02/26/2011 04:56 pm ET Updated May 25, 2011

Facing the Beast for the Sake of Clean Energy

Forget the rantings of the "spotted owl" crowd -- when Exxon says we're running out of oil, we should get nervous. In the company's most recent fiscal report, it revealed that for every 100 barrels of oil it has pumped over the past ten years it has replaced only 95. While some will use this as an opportunity to renew calls to drill our way to freedom, a non-renewable resource will always remain just that. At some point it simply runs out.

If ever we are to confront meaningfully the issue of energy reform, we will first need to confront the three-headed hydra standing in the way. We all know how it works:

First, there is the tangled thicket of insider dealing. From Dick Cheney's secret meetings with energy executives in advance of the Energy Policy Act of 2005 (also known as the Great Oil Company Giveaway) to the shameless horse-trading that preceded last year's health care bill, this "old boy" backslapping maddens and frustrates. Any new attempt at energy reform will almost certainly see these games taken to new heights, especially when entrenched energy interests realize that, given the depletion of conventional resources, the playbook necessarily must change.

Our anger at this backroom dealing then gives birth to the second element of this unholy triumvirate -- the emergence of certain self-designated "Champions for Real America." These characters decry the wrongs that Real Americans everywhere (or at least in non-urban areas) are forced to endure and promise to wage a new "War on Government" in the people's name. Any government-led efforts to shift resources from conventional to alternative energy interests will certainly rouse these never-quite-asleep giants.

These self-professed "champions of the people" then give birth to the third, silver-tongued head of this beastly creature. Its task will be to ensure that discussions about reallocating the $50 billion in federal subsidies that oil companies receive are transformed into a debate about "Big Government's War On American Industry and Jobs." Cloaking special interest protections in the mantle of furious patriotism tends to be good strategy.

Things are not looking good for the Sputnik Moment.

But halfway around the world a group of people faced down a far more forbidding beast and insisted upon a new way of doing business. As our monster pales in comparison to the tyrannies of a 30-year autocracy, we surely could do the same.

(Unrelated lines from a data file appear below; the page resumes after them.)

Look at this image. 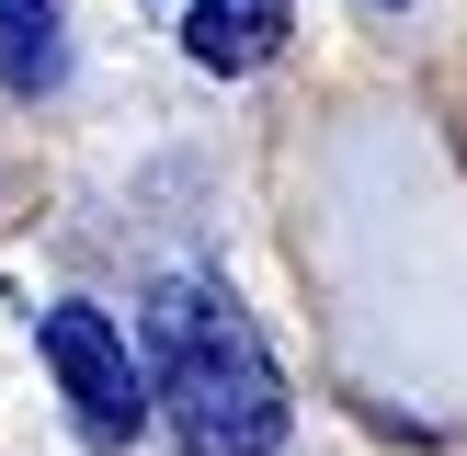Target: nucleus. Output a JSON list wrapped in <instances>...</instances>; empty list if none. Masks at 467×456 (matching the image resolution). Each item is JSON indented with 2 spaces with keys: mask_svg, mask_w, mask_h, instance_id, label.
Listing matches in <instances>:
<instances>
[{
  "mask_svg": "<svg viewBox=\"0 0 467 456\" xmlns=\"http://www.w3.org/2000/svg\"><path fill=\"white\" fill-rule=\"evenodd\" d=\"M149 354H160V399H171L194 456H274L285 445L296 399H285V377H274V354H263L240 296L160 285L149 296Z\"/></svg>",
  "mask_w": 467,
  "mask_h": 456,
  "instance_id": "obj_1",
  "label": "nucleus"
},
{
  "mask_svg": "<svg viewBox=\"0 0 467 456\" xmlns=\"http://www.w3.org/2000/svg\"><path fill=\"white\" fill-rule=\"evenodd\" d=\"M35 342H46V365H57V388H68V422H80L91 445H137V422H149V377H137L126 331L68 296V308L35 319Z\"/></svg>",
  "mask_w": 467,
  "mask_h": 456,
  "instance_id": "obj_2",
  "label": "nucleus"
},
{
  "mask_svg": "<svg viewBox=\"0 0 467 456\" xmlns=\"http://www.w3.org/2000/svg\"><path fill=\"white\" fill-rule=\"evenodd\" d=\"M285 35H296V12H285V0H194V12H182V57H194V68H217V80L263 68Z\"/></svg>",
  "mask_w": 467,
  "mask_h": 456,
  "instance_id": "obj_3",
  "label": "nucleus"
},
{
  "mask_svg": "<svg viewBox=\"0 0 467 456\" xmlns=\"http://www.w3.org/2000/svg\"><path fill=\"white\" fill-rule=\"evenodd\" d=\"M68 80V23H57V0H0V91H57Z\"/></svg>",
  "mask_w": 467,
  "mask_h": 456,
  "instance_id": "obj_4",
  "label": "nucleus"
},
{
  "mask_svg": "<svg viewBox=\"0 0 467 456\" xmlns=\"http://www.w3.org/2000/svg\"><path fill=\"white\" fill-rule=\"evenodd\" d=\"M377 12H400V0H377Z\"/></svg>",
  "mask_w": 467,
  "mask_h": 456,
  "instance_id": "obj_5",
  "label": "nucleus"
}]
</instances>
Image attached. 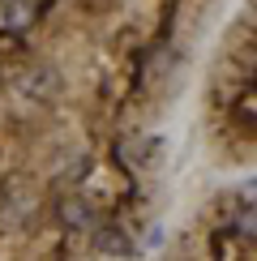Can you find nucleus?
I'll return each instance as SVG.
<instances>
[{
  "label": "nucleus",
  "instance_id": "nucleus-3",
  "mask_svg": "<svg viewBox=\"0 0 257 261\" xmlns=\"http://www.w3.org/2000/svg\"><path fill=\"white\" fill-rule=\"evenodd\" d=\"M253 184H219L180 219L150 261H257Z\"/></svg>",
  "mask_w": 257,
  "mask_h": 261
},
{
  "label": "nucleus",
  "instance_id": "nucleus-1",
  "mask_svg": "<svg viewBox=\"0 0 257 261\" xmlns=\"http://www.w3.org/2000/svg\"><path fill=\"white\" fill-rule=\"evenodd\" d=\"M223 5L0 0V261L142 257Z\"/></svg>",
  "mask_w": 257,
  "mask_h": 261
},
{
  "label": "nucleus",
  "instance_id": "nucleus-2",
  "mask_svg": "<svg viewBox=\"0 0 257 261\" xmlns=\"http://www.w3.org/2000/svg\"><path fill=\"white\" fill-rule=\"evenodd\" d=\"M253 0L232 9L201 69V146L223 171L253 167Z\"/></svg>",
  "mask_w": 257,
  "mask_h": 261
}]
</instances>
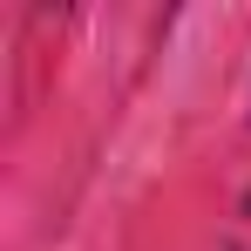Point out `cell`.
Masks as SVG:
<instances>
[]
</instances>
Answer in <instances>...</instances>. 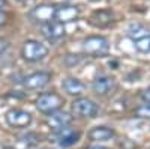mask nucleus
Instances as JSON below:
<instances>
[{"mask_svg":"<svg viewBox=\"0 0 150 149\" xmlns=\"http://www.w3.org/2000/svg\"><path fill=\"white\" fill-rule=\"evenodd\" d=\"M5 21V17H3V14H2V12H0V24H2Z\"/></svg>","mask_w":150,"mask_h":149,"instance_id":"a878e982","label":"nucleus"},{"mask_svg":"<svg viewBox=\"0 0 150 149\" xmlns=\"http://www.w3.org/2000/svg\"><path fill=\"white\" fill-rule=\"evenodd\" d=\"M3 149H14V148H11V146H6V148H3Z\"/></svg>","mask_w":150,"mask_h":149,"instance_id":"bb28decb","label":"nucleus"},{"mask_svg":"<svg viewBox=\"0 0 150 149\" xmlns=\"http://www.w3.org/2000/svg\"><path fill=\"white\" fill-rule=\"evenodd\" d=\"M54 14H56V6L54 5H41V6H36L32 11V18L39 21V23H48V21H53L54 20Z\"/></svg>","mask_w":150,"mask_h":149,"instance_id":"ddd939ff","label":"nucleus"},{"mask_svg":"<svg viewBox=\"0 0 150 149\" xmlns=\"http://www.w3.org/2000/svg\"><path fill=\"white\" fill-rule=\"evenodd\" d=\"M47 56H48V47L35 39L26 41L21 48V57L26 62H39Z\"/></svg>","mask_w":150,"mask_h":149,"instance_id":"f03ea898","label":"nucleus"},{"mask_svg":"<svg viewBox=\"0 0 150 149\" xmlns=\"http://www.w3.org/2000/svg\"><path fill=\"white\" fill-rule=\"evenodd\" d=\"M86 149H108V148H105V146H89Z\"/></svg>","mask_w":150,"mask_h":149,"instance_id":"5701e85b","label":"nucleus"},{"mask_svg":"<svg viewBox=\"0 0 150 149\" xmlns=\"http://www.w3.org/2000/svg\"><path fill=\"white\" fill-rule=\"evenodd\" d=\"M51 80V74L47 72V71H38V72H33L30 76L24 77L23 80V86L29 91H39V89H44L45 86L50 83Z\"/></svg>","mask_w":150,"mask_h":149,"instance_id":"423d86ee","label":"nucleus"},{"mask_svg":"<svg viewBox=\"0 0 150 149\" xmlns=\"http://www.w3.org/2000/svg\"><path fill=\"white\" fill-rule=\"evenodd\" d=\"M17 2H20V3H32L33 0H17Z\"/></svg>","mask_w":150,"mask_h":149,"instance_id":"393cba45","label":"nucleus"},{"mask_svg":"<svg viewBox=\"0 0 150 149\" xmlns=\"http://www.w3.org/2000/svg\"><path fill=\"white\" fill-rule=\"evenodd\" d=\"M62 86L68 95H72V96H80L84 93L86 91V84L83 81H80L78 78H74V77H68L62 81Z\"/></svg>","mask_w":150,"mask_h":149,"instance_id":"4468645a","label":"nucleus"},{"mask_svg":"<svg viewBox=\"0 0 150 149\" xmlns=\"http://www.w3.org/2000/svg\"><path fill=\"white\" fill-rule=\"evenodd\" d=\"M116 135L114 130L108 127H95L89 131V139L92 142H107Z\"/></svg>","mask_w":150,"mask_h":149,"instance_id":"2eb2a0df","label":"nucleus"},{"mask_svg":"<svg viewBox=\"0 0 150 149\" xmlns=\"http://www.w3.org/2000/svg\"><path fill=\"white\" fill-rule=\"evenodd\" d=\"M110 50V42L107 38L104 36H87V38L83 41V51L89 56H105Z\"/></svg>","mask_w":150,"mask_h":149,"instance_id":"f257e3e1","label":"nucleus"},{"mask_svg":"<svg viewBox=\"0 0 150 149\" xmlns=\"http://www.w3.org/2000/svg\"><path fill=\"white\" fill-rule=\"evenodd\" d=\"M134 47L138 50L140 53H150V35L134 41Z\"/></svg>","mask_w":150,"mask_h":149,"instance_id":"f3484780","label":"nucleus"},{"mask_svg":"<svg viewBox=\"0 0 150 149\" xmlns=\"http://www.w3.org/2000/svg\"><path fill=\"white\" fill-rule=\"evenodd\" d=\"M141 98L144 99L146 103H150V86H149L147 89H144V91H143V93H141Z\"/></svg>","mask_w":150,"mask_h":149,"instance_id":"aec40b11","label":"nucleus"},{"mask_svg":"<svg viewBox=\"0 0 150 149\" xmlns=\"http://www.w3.org/2000/svg\"><path fill=\"white\" fill-rule=\"evenodd\" d=\"M6 42H3V41H0V54H2L3 51H5V50H6Z\"/></svg>","mask_w":150,"mask_h":149,"instance_id":"4be33fe9","label":"nucleus"},{"mask_svg":"<svg viewBox=\"0 0 150 149\" xmlns=\"http://www.w3.org/2000/svg\"><path fill=\"white\" fill-rule=\"evenodd\" d=\"M80 15V11L77 6H71V5H59L56 6V14H54V20L59 23H71L75 21Z\"/></svg>","mask_w":150,"mask_h":149,"instance_id":"9b49d317","label":"nucleus"},{"mask_svg":"<svg viewBox=\"0 0 150 149\" xmlns=\"http://www.w3.org/2000/svg\"><path fill=\"white\" fill-rule=\"evenodd\" d=\"M90 2H102V0H90Z\"/></svg>","mask_w":150,"mask_h":149,"instance_id":"cd10ccee","label":"nucleus"},{"mask_svg":"<svg viewBox=\"0 0 150 149\" xmlns=\"http://www.w3.org/2000/svg\"><path fill=\"white\" fill-rule=\"evenodd\" d=\"M63 106V98L56 92H47L38 96L36 99V108L44 115H50L53 111L59 110Z\"/></svg>","mask_w":150,"mask_h":149,"instance_id":"7ed1b4c3","label":"nucleus"},{"mask_svg":"<svg viewBox=\"0 0 150 149\" xmlns=\"http://www.w3.org/2000/svg\"><path fill=\"white\" fill-rule=\"evenodd\" d=\"M80 62H81V57H80L78 54H68V56L65 57V63H66L68 66L77 65V63H80Z\"/></svg>","mask_w":150,"mask_h":149,"instance_id":"6ab92c4d","label":"nucleus"},{"mask_svg":"<svg viewBox=\"0 0 150 149\" xmlns=\"http://www.w3.org/2000/svg\"><path fill=\"white\" fill-rule=\"evenodd\" d=\"M72 113L78 118H96L99 113V106L89 98H77L72 103Z\"/></svg>","mask_w":150,"mask_h":149,"instance_id":"20e7f679","label":"nucleus"},{"mask_svg":"<svg viewBox=\"0 0 150 149\" xmlns=\"http://www.w3.org/2000/svg\"><path fill=\"white\" fill-rule=\"evenodd\" d=\"M147 35H150V33L143 24H131L128 27V36L132 41H137V39L143 38V36H147Z\"/></svg>","mask_w":150,"mask_h":149,"instance_id":"dca6fc26","label":"nucleus"},{"mask_svg":"<svg viewBox=\"0 0 150 149\" xmlns=\"http://www.w3.org/2000/svg\"><path fill=\"white\" fill-rule=\"evenodd\" d=\"M72 120H74V118L71 116V113H68V111L59 108V110H56V111H53V113L48 115L47 123H48V125L51 127L54 131H57V130L63 128V127L71 125Z\"/></svg>","mask_w":150,"mask_h":149,"instance_id":"9d476101","label":"nucleus"},{"mask_svg":"<svg viewBox=\"0 0 150 149\" xmlns=\"http://www.w3.org/2000/svg\"><path fill=\"white\" fill-rule=\"evenodd\" d=\"M81 137V131L80 130H75L72 127H63L56 131V140L59 143L60 148H69L74 146Z\"/></svg>","mask_w":150,"mask_h":149,"instance_id":"0eeeda50","label":"nucleus"},{"mask_svg":"<svg viewBox=\"0 0 150 149\" xmlns=\"http://www.w3.org/2000/svg\"><path fill=\"white\" fill-rule=\"evenodd\" d=\"M114 21V14L110 9H101V11H95L89 18V24L99 29H104L111 26V23Z\"/></svg>","mask_w":150,"mask_h":149,"instance_id":"f8f14e48","label":"nucleus"},{"mask_svg":"<svg viewBox=\"0 0 150 149\" xmlns=\"http://www.w3.org/2000/svg\"><path fill=\"white\" fill-rule=\"evenodd\" d=\"M6 5H8V3H6V0H0V11H2Z\"/></svg>","mask_w":150,"mask_h":149,"instance_id":"b1692460","label":"nucleus"},{"mask_svg":"<svg viewBox=\"0 0 150 149\" xmlns=\"http://www.w3.org/2000/svg\"><path fill=\"white\" fill-rule=\"evenodd\" d=\"M51 5H65V3H68L69 0H48Z\"/></svg>","mask_w":150,"mask_h":149,"instance_id":"412c9836","label":"nucleus"},{"mask_svg":"<svg viewBox=\"0 0 150 149\" xmlns=\"http://www.w3.org/2000/svg\"><path fill=\"white\" fill-rule=\"evenodd\" d=\"M92 89L99 96H107L116 89V80L110 76H99L92 81Z\"/></svg>","mask_w":150,"mask_h":149,"instance_id":"1a4fd4ad","label":"nucleus"},{"mask_svg":"<svg viewBox=\"0 0 150 149\" xmlns=\"http://www.w3.org/2000/svg\"><path fill=\"white\" fill-rule=\"evenodd\" d=\"M134 115L137 118H141V119H149L150 118V103L144 101V104H140L138 107L135 108Z\"/></svg>","mask_w":150,"mask_h":149,"instance_id":"a211bd4d","label":"nucleus"},{"mask_svg":"<svg viewBox=\"0 0 150 149\" xmlns=\"http://www.w3.org/2000/svg\"><path fill=\"white\" fill-rule=\"evenodd\" d=\"M8 125L14 128H26L32 123V115L21 108H11L5 116Z\"/></svg>","mask_w":150,"mask_h":149,"instance_id":"39448f33","label":"nucleus"},{"mask_svg":"<svg viewBox=\"0 0 150 149\" xmlns=\"http://www.w3.org/2000/svg\"><path fill=\"white\" fill-rule=\"evenodd\" d=\"M41 32H42V35L45 36V38L48 41H51V42H56V41L62 39L65 36V33H66L65 24L63 23H59L56 20L44 23L42 27H41Z\"/></svg>","mask_w":150,"mask_h":149,"instance_id":"6e6552de","label":"nucleus"}]
</instances>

As certain of our Big Government-hating lawmakers should know, in the real world clients expect results: just as the necessity of getting a deal done will require proponents of cap and trade to think more flexibly about the next "big" approach, those who reflexively object to reform efforts might be forced to make good faith contributions to the conversation if they know that voters expect constructive action. Those heretofore anti-reform lawmakers might, for instance, take the opportunity to advance proposals that would promote the twin pillars of federalism and economic growth -- such as taking that $50 billion and using it to provide block grants to the states for the development of their own alternative energy projects. (Of course, any such proposal would require their counterparts to abandon their own reflexive thinking: "states rights" is a loaded term -- but allowing Kentucky the right to determine whether it will pursue carbon capture technologies rather than hydrogen power is not the same as allowing Kentucky the right to determine whether African-Americans can attend integrated schools.)

I recently took a test drive in a fully-battery powered vehicle developed by Arcimoto, an Oregon-based company (by the way, I have no business relationship with Arcimoto and never have). The vehicle is a blast. Currently slated to go on the market for $17,500, it has a driving range of up to 160 miles. It needs no gas -- ever. Less than 10% of the company's funding came from public sources, and that which it did receive came in the form of county and municipal loans and grants. The company could immediately go into a low-volume production on this three-wheeled wonder with an additional $1.5 million -- peanuts when compared to BP's $225,000 a day tax deduction for the Deepwater Horizon.

Arcimoto and other innovators stand ready to participate in a new energy revolution. Whether Uncle Sam will partner with them so as create that economic and environmental opportunity, or whether it will continue feeding an entrenched and hungry beast, is an open question. Stay tuned.

Tanya M. Acker is an attorney who represents environmental technology companies and a political and legal commentator.